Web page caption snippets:
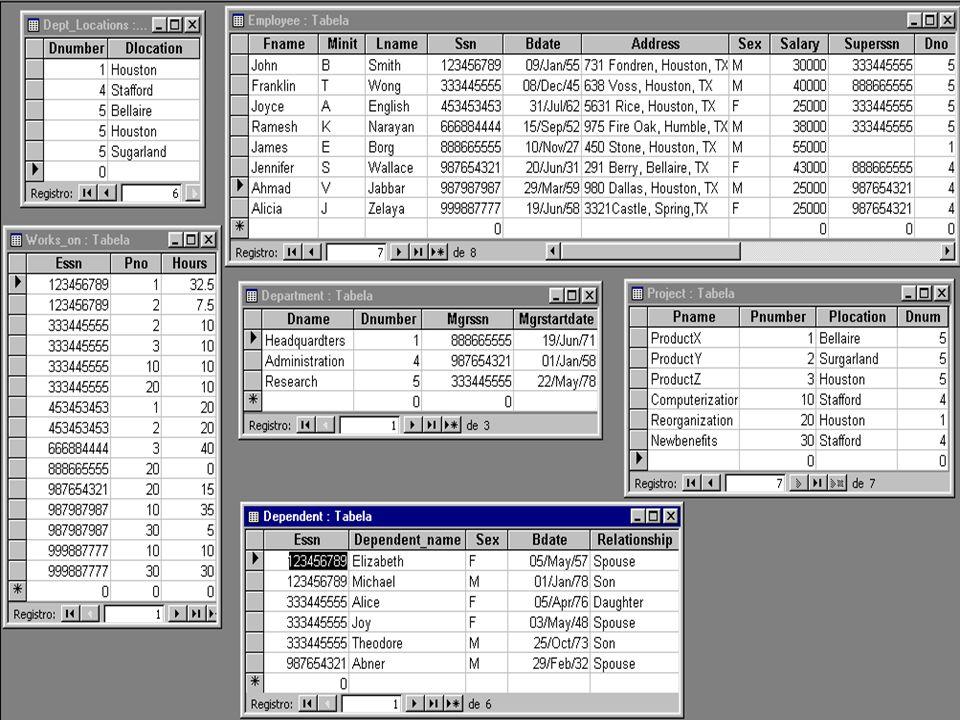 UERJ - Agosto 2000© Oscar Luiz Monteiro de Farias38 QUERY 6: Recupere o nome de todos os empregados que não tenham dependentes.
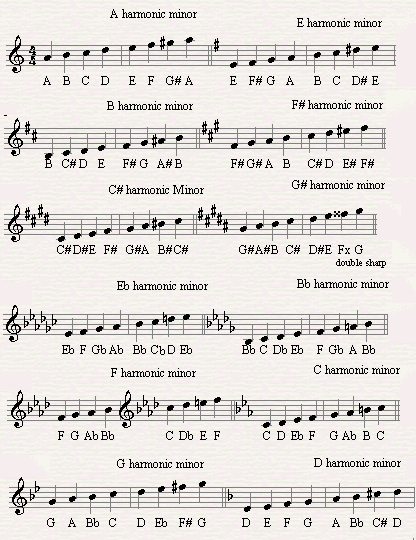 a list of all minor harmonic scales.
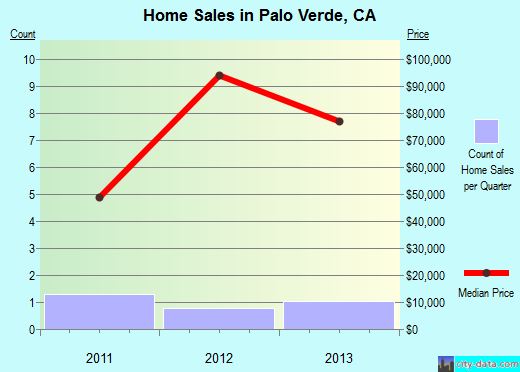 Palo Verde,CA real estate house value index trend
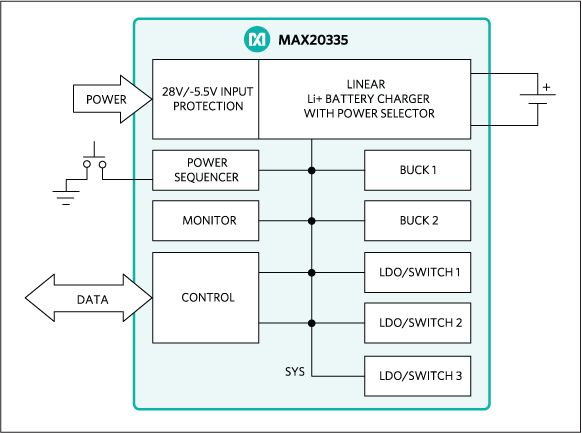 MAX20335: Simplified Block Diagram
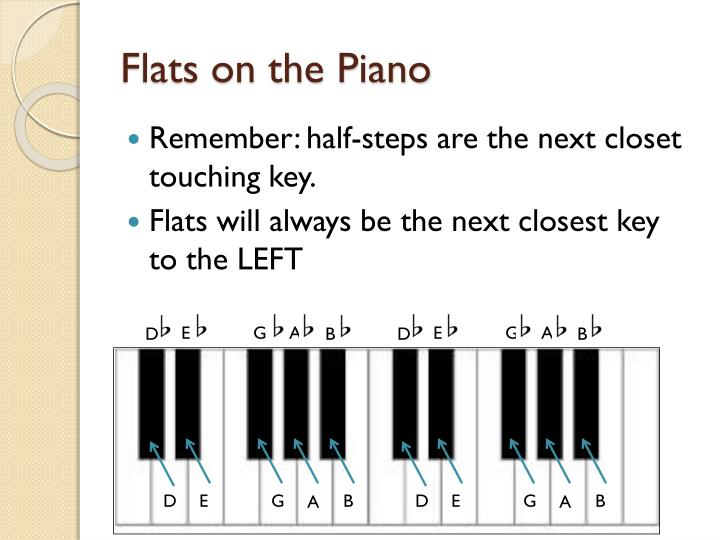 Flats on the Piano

==

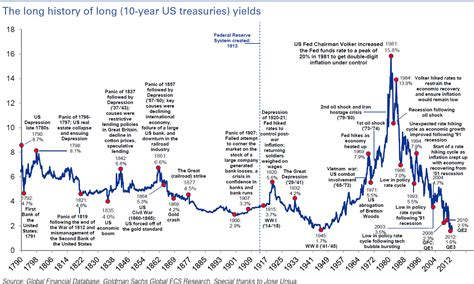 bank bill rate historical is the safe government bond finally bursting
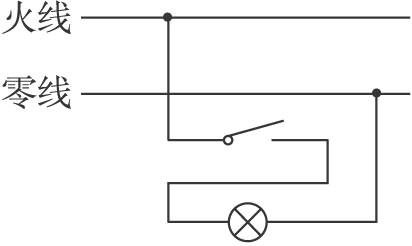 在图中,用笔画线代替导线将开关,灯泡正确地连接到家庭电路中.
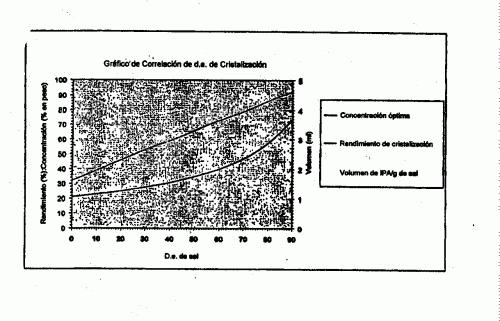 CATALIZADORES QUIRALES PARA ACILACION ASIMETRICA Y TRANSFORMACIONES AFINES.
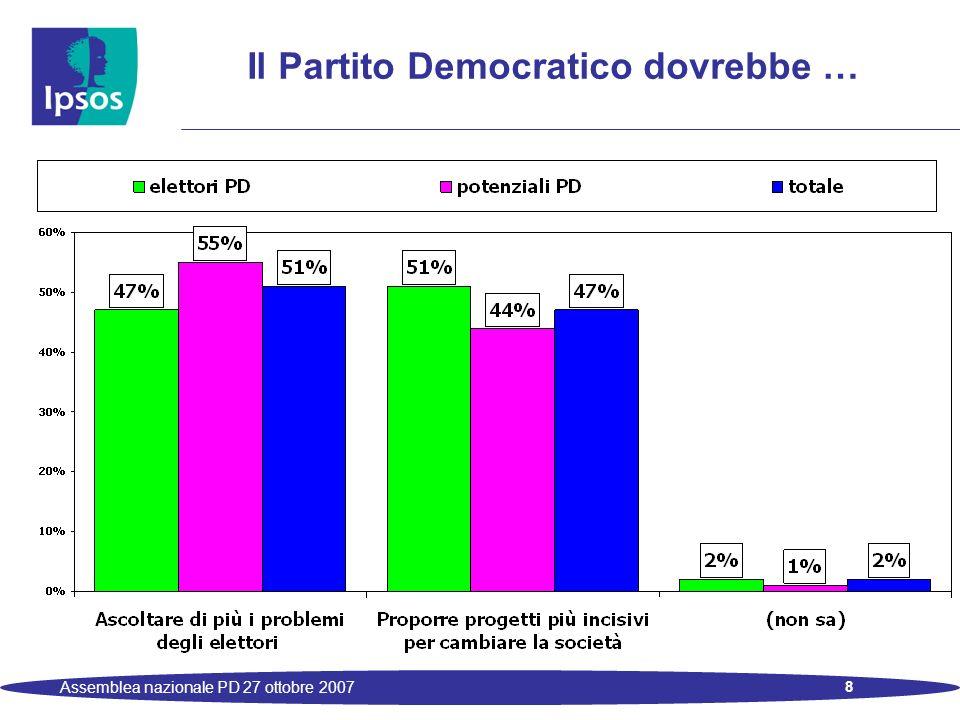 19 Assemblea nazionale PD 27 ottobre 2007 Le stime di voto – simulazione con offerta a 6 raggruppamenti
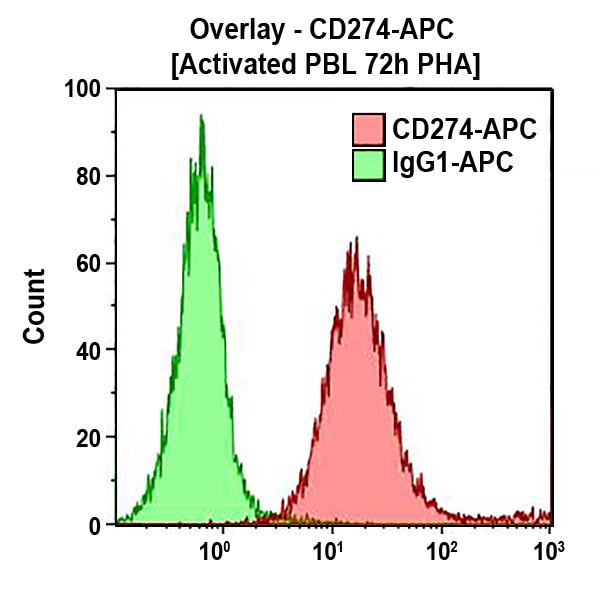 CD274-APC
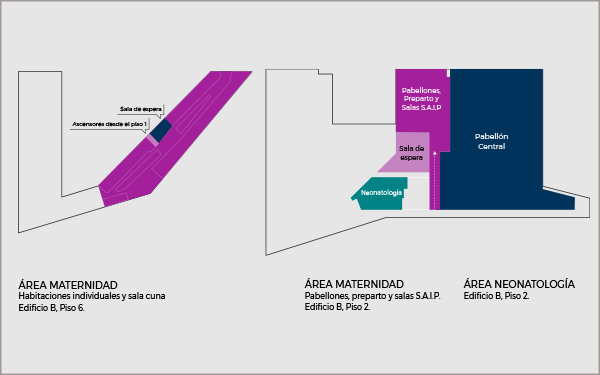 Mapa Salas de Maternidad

## PROBLEM TO WORK ON:
What to print is the stretch of entries from the line with "在图中,用笔画线代替导线将开关,灯泡正确地连接到家庭电路中." up to and including the line with "Mapa Salas de Maternidad". Please print it exactly and leave out the pictures.

## OUTPUT FOR THIS EXERCISE:
 在图中,用笔画线代替导线将开关,灯泡正确地连接到家庭电路中.
 CATALIZADORES QUIRALES PARA ACILACION ASIMETRICA Y TRANSFORMACIONES AFINES.
 19 Assemblea nazionale PD 27 ottobre 2007 Le stime di voto – simulazione con offerta a 6 raggruppamenti
 CD274-APC
 Mapa Salas de Maternidad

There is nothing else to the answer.